Double Arrow: British Rail Corporate Identity from 1965–1994
October 22, 2016 10:17 PM   Subscribe

This is a website about the British Rail Corporate Identity from 1965–1994 which includes a wealth of digitised examples of British Rail design material collected over several years. I hope you find it useful and inspiring, whether you're a practitioner or historian of graphic design, a scale modeller or simply a connoisseur of corporate design at its aesthetically satisfying best.
posted by jack_mo (16 comments total) 26 users marked this as a favorite
 
I've always loved the BR logo design. This is a great find! Many thanks!
posted by Thorzdad at 4:33 AM on October 23, 2016


Considering British Rail is long gone I was wondering why I keep seeing the double arrow symbol on the railways. Nation Rail, an organisation of passenger rail companies in the UK, still use variations of it. Mostly I see it on the tickets or on the enquiries app and website.
posted by antiwiggle at 5:00 AM on October 23, 2016


The double arrow ended up being appropriated by everyone from indie-rock bands (The Pre New, I think, used it as an album cover) to anti-privatisation campaigners and social-democracy nostalgists. For a while it looked like it might go the way the RAF roundel did when the Mods appropriated it.
posted by acb at 5:03 AM on October 23, 2016 [2 favorites]

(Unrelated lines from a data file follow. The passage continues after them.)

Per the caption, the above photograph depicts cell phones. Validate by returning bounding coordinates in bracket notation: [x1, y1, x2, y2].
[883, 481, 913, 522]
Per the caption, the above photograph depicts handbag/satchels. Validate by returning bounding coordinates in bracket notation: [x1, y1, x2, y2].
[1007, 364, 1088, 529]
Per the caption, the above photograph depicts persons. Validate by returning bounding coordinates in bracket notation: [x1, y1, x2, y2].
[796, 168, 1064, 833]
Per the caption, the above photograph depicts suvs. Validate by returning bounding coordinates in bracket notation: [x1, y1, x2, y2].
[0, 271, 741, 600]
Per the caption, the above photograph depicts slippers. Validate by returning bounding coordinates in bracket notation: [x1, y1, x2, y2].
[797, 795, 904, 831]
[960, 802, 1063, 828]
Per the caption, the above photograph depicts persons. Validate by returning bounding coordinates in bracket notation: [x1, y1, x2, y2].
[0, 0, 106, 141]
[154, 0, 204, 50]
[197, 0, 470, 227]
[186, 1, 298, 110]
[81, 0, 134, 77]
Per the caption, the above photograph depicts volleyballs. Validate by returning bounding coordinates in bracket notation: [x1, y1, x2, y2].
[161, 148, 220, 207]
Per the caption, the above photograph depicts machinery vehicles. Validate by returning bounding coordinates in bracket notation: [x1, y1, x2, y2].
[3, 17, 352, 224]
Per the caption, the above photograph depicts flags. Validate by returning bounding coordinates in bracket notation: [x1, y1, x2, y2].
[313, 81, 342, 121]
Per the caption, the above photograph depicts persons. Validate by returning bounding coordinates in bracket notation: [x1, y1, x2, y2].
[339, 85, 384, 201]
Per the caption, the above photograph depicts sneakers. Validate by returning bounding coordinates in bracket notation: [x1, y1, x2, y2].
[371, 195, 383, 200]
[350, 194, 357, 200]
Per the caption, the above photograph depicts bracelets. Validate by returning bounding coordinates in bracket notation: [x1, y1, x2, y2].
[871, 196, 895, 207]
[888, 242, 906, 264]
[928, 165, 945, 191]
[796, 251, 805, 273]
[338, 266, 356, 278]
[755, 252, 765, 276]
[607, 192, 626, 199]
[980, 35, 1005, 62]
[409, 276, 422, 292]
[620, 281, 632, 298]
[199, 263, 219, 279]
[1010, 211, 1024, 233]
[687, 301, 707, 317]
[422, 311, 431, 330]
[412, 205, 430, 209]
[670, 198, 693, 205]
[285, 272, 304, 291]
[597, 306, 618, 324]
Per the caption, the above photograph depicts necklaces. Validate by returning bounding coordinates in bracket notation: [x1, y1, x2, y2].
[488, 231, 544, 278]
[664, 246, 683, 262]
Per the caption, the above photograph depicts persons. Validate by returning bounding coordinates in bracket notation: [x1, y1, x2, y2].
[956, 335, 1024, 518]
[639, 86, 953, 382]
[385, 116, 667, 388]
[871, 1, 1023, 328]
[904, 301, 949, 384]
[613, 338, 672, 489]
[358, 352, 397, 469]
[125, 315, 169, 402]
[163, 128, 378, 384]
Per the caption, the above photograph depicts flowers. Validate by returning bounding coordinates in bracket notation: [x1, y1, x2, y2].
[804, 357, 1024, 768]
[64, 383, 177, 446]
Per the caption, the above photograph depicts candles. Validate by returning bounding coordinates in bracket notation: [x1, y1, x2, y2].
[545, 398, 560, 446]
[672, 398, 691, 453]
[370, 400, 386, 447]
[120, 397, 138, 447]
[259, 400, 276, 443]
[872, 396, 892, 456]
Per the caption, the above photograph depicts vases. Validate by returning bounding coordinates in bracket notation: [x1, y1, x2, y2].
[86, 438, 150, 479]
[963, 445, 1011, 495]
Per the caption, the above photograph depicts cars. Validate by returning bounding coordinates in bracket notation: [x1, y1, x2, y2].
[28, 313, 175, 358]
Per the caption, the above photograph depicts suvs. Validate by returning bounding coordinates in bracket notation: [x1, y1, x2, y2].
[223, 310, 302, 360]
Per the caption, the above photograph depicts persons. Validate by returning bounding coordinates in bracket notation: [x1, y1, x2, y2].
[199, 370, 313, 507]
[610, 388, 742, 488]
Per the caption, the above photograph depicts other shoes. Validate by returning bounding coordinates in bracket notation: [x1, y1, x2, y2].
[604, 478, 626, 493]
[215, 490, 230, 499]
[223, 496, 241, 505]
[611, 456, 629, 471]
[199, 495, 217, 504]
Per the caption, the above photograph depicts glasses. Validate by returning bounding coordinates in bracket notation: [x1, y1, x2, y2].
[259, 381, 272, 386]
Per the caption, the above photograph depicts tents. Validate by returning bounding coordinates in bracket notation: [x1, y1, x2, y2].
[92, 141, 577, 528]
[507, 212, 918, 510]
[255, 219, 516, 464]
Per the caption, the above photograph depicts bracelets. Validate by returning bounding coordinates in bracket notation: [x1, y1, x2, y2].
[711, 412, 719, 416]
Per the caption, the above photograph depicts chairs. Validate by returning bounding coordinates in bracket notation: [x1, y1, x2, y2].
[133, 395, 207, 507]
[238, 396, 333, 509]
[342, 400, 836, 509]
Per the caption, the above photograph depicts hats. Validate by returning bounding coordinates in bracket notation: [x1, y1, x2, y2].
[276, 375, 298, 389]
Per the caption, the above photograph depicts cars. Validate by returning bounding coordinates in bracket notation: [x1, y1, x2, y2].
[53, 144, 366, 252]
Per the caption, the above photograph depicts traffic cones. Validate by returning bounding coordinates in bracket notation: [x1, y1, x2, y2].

My memories of British Rail from about the early 80s to 1994 was of excellent execution of their design identity and bloody awful execution of anything connected with actually running the trains...
posted by dowcrag at 5:07 AM on October 23, 2016 [1 favorite]


Lovely. Unlike the ersatz 'Casey Jones' microwave burger brand that British Rail invented in the early 80s.
posted by Coda Tronca at 5:32 AM on October 23, 2016


Also appropriated by rail punks Eastfield.
posted by poseathon at 6:55 AM on October 23, 2016


The Rail Alphabet designed for the program by Margaret Calvert was revived by Henrik Kubel in 2009 and is really beautiful.
posted by How the runs scored at 7:33 AM on October 23, 2016 [1 favorite]


I like great design... and trains. Thanks for this!
posted by Artful Codger at 8:23 AM on October 23, 2016


My interaction with the BR logo is that it's on the window latch on the door that I have to pull down to reach the outside handle every morning as I get off the train. I'm inordinately fond of the intercity 125s, but every time I go through that ridiculous door opening process, I can't help but think of all the people that died falling out of train doors before they added central locking and (pointlessly) removed the internal handles. And I can't help wondering if it was someone throwing people out of the trains. It's my anti-madelines moment every morning.

But yes, it's a classic of Calvert & Kinnier design, in concert with the rest of the studio. In many ways it's a core part of my national identity.
posted by ambrosen at 9:00 AM on October 23, 2016 [4 favorites]


It's a great logo. I always loved the Nederlandse Spoorwegen (Dutch Railways) logo when I visited as a kid, and it must have had inspiration from the British design that had been introduced only a few years before.
posted by borsboom at 10:52 AM on October 23, 2016


Ironically, you're more likely to spot the NS logo on a British train these days than the double arrow...
posted by doiheartwentyone at 12:43 PM on October 23, 2016


And although you won't see Casey Jones burgers in any British or overseas stations, you will see the railway exclusive food chains it was replaced with: Caffè Ritazza and the sandwich shop Upper Crust in lots of places, including Berlin Hauptbahnhof.
posted by ambrosen at 1:18 PM on October 23, 2016


I always thought that the BR logo owed more than a little to the Glasgow Suburban Electric logo from 1960.

Ooh, that font …but please get that person a new scanner, as there are glitches.
posted by scruss at 2:35 PM on October 23, 2016 [1 favorite]


The Rail Alphabet designed for the program by Margaret Calvert was revived by Henrik Kubel in 2009 and is really beautiful.

It is, but it's not £1,000 beautiful.
Also, I find it difficult to tell the difference between it and vanilla Helvetica. (I think the X-height is slightly higher in Rail Alphabet, but that's about it.)
posted by acb at 3:53 AM on October 24, 2016


It's a great logo. I always loved the Nederlandse Spoorwegen (Dutch Railways) logo when I visited as a kid, and it must have had inspiration from the British design that had been introduced only a few years before.

The stylised-two-rails motif in high-modernist-era railway logos is a recurring one. Other than BR and NS, Sydney's metropolitan railways had a similar logo, and there are a few other railways (South Africa? Israel?) which have logos along those lines.
posted by acb at 8:31 AM on October 24, 2016


The old Amtrak logo only pointed in one direction. This was probably appropriate, given that some services were so infrequent that trains passing each other in opposite directions was quite rare.